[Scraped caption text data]

= = = =

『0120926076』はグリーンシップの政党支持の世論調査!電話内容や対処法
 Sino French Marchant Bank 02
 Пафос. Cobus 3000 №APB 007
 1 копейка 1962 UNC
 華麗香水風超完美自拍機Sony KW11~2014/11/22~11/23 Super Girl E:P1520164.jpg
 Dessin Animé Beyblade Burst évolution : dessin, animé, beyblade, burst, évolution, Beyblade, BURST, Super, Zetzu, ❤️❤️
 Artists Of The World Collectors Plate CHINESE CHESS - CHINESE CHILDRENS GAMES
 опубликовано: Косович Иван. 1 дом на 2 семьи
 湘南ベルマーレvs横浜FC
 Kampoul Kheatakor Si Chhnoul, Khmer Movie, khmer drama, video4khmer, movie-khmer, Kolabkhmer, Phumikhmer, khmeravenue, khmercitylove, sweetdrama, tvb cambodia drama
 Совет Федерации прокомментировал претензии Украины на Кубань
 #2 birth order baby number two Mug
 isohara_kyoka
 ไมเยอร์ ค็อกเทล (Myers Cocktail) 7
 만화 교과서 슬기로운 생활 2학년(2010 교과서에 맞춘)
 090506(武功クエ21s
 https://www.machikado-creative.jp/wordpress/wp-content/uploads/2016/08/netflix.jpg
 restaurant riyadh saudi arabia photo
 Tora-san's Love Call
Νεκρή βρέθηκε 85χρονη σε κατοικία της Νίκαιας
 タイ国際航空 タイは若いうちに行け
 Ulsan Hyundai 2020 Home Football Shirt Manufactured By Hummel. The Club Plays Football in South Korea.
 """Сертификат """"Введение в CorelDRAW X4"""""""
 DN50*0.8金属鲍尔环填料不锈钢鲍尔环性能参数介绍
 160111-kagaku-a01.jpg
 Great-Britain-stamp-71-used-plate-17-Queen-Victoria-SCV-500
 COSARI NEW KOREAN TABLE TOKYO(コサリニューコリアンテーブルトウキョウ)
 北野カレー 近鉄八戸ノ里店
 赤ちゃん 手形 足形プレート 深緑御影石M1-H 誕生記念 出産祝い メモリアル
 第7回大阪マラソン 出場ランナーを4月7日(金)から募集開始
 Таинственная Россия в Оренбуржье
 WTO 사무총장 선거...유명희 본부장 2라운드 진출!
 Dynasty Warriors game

= = = =

## [TASK GOAL]
Set down each line from the line containing "DN50*0.8金属鲍尔环填料不锈钢鲍尔环性能参数介绍" through the final line of the data, exactly and with nothing added.

## [RESULT OF THE TASK]
 DN50*0.8金属鲍尔环填料不锈钢鲍尔环性能参数介绍
 160111-kagaku-a01.jpg
 Great-Britain-stamp-71-used-plate-17-Queen-Victoria-SCV-500
 COSARI NEW KOREAN TABLE TOKYO(コサリニューコリアンテーブルトウキョウ)
 北野カレー 近鉄八戸ノ里店
 赤ちゃん 手形 足形プレート 深緑御影石M1-H 誕生記念 出産祝い メモリアル
 第7回大阪マラソン 出場ランナーを4月7日(金)から募集開始
 Таинственная Россия в Оренбуржье
 WTO 사무총장 선거...유명희 본부장 2라운드 진출!
 Dynasty Warriors game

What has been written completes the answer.